> [TEXTO DA PÁGINA]:
--- --- ---

Reflexões de uma cadela vira-lata narra a história de uma cadela com traços de personagem picaresca. Seu nome, Sabiá. Sua ambição maior: tornar-se uma mulher com todos as qualidades e os defeitos de uma bela mulher, cuja obsessão que a acompanha está profundamente enraizada no coito, num ímpeto insaciável que não tem tamanho . Este é o mais dominante leitmotif da narrativa.
De origem desconhecida, desde os primeiros meses de vida, Sabiá vive como andarilha, transpõe limites de municípios e vai dar numa cidadezinha de estranho nome, chamada Sem Nome, que acredito, não existir senão no universo do imaginário, fica perto de outra cidade piauiense - Mármoré, que, confesso, não sei se existe no mapa do Piauí ou se o nome é mais uma invenção do autor.
Ficção, antes de tudo, plena de personagens circunstanciais, a ponto de o leitor se ver às vezes confuso em nomeá-los e localizá-los no evoluir da fabulação, a história desta cadela vira-lata que se queria mulher diante dos homens sobretudo, dessa bem urdida criatura ficcional, concentra em si todo uma quadro múltiplo da realidade humana, sendo, por isso, de natureza proteica, ser ambivalente que, numa comparação aproximativa, semelha sair da tela de um filme em quadrinhos onde falam e agem animais de mistura com humanos, de tal sorte que, no conjunto, Sabiá torna a narrativa permeada não apenas da ficção tradicional, mas sobretudo de um universo imaginário que mistura harmoniosamente a prosa e a poesia.
Reflexões de uma cadela vira-lata, excetuando naturalmente seu aspecto pós-moderno ficcional, não é novidade em termos do aproveitamento do animal irracional que, no domínio das literatura de língua portuguesa, remonta a autores medievais, à fase dos Cancioneiros, a fabulistas da antiguidade grega e latina, a autores franceses como La Fontaine (1621-1695)

--- --- ---

> [LINHAS EXTRAÍDAS]:

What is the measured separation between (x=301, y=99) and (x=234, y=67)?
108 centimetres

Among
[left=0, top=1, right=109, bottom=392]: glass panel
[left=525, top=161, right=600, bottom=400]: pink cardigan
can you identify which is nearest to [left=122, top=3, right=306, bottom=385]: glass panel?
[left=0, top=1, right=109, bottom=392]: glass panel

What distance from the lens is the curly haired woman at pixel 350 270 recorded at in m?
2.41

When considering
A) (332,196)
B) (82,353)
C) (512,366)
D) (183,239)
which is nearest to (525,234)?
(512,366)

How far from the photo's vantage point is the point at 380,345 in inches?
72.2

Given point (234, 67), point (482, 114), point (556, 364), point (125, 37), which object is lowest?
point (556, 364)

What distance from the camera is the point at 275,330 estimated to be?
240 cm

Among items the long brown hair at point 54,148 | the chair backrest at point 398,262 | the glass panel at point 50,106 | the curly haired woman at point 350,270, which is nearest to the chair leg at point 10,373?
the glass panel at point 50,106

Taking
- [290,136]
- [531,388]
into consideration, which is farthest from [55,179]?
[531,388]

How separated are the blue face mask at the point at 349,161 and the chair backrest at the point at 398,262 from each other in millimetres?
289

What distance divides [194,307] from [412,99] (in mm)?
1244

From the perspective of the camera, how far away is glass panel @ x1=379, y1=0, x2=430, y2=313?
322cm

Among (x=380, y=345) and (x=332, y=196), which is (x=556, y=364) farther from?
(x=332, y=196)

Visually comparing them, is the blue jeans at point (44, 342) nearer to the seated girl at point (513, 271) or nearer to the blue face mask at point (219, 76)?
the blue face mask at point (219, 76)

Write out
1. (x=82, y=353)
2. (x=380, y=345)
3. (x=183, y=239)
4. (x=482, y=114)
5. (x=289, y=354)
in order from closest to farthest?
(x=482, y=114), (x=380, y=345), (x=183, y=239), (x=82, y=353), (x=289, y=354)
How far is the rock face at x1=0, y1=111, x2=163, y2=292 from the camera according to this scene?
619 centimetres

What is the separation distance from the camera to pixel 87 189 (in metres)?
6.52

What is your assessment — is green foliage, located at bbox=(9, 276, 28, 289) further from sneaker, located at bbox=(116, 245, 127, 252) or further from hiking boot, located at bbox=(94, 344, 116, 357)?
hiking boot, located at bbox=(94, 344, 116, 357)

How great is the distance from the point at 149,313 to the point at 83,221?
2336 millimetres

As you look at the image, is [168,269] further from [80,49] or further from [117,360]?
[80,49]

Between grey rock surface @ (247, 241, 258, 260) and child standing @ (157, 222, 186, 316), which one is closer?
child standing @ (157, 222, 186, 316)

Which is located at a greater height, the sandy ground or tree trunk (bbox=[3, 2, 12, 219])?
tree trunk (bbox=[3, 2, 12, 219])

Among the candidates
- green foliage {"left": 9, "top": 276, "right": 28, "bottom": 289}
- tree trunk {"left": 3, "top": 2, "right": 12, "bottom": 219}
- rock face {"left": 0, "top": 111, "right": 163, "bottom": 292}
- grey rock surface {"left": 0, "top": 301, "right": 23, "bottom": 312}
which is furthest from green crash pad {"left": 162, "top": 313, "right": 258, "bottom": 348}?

--- --- ---

> [DESCRIÇÃO DA TAREFA]: Transcreva o texto sobre o livro Reflexões de uma cadela vira-lata do começo ao fim, sem mudar nenhuma palavra nem sinal.

> [RESPOSTA]:
Reflexões de uma cadela vira-lata narra a história de uma cadela com traços de personagem picaresca. Seu nome, Sabiá. Sua ambição maior: tornar-se uma mulher com todos as qualidades e os defeitos de uma bela mulher, cuja obsessão que a acompanha está profundamente enraizada no coito, num ímpeto insaciável que não tem tamanho . Este é o mais dominante leitmotif da narrativa.
De origem desconhecida, desde os primeiros meses de vida, Sabiá vive como andarilha, transpõe limites de municípios e vai dar numa cidadezinha de estranho nome, chamada Sem Nome, que acredito, não existir senão no universo do imaginário, fica perto de outra cidade piauiense - Mármoré, que, confesso, não sei se existe no mapa do Piauí ou se o nome é mais uma invenção do autor.
Ficção, antes de tudo, plena de personagens circunstanciais, a ponto de o leitor se ver às vezes confuso em nomeá-los e localizá-los no evoluir da fabulação, a história desta cadela vira-lata que se queria mulher diante dos homens sobretudo, dessa bem urdida criatura ficcional, concentra em si todo uma quadro múltiplo da realidade humana, sendo, por isso, de natureza proteica, ser ambivalente que, numa comparação aproximativa, semelha sair da tela de um filme em quadrinhos onde falam e agem animais de mistura com humanos, de tal sorte que, no conjunto, Sabiá torna a narrativa permeada não apenas da ficção tradicional, mas sobretudo de um universo imaginário que mistura harmoniosamente a prosa e a poesia.
Reflexões de uma cadela vira-lata, excetuando naturalmente seu aspecto pós-moderno ficcional, não é novidade em termos do aproveitamento do animal irracional que, no domínio das literatura de língua portuguesa, remonta a autores medievais, à fase dos Cancioneiros, a fabulistas da antiguidade grega e latina, a autores franceses como La Fontaine (1621-1695)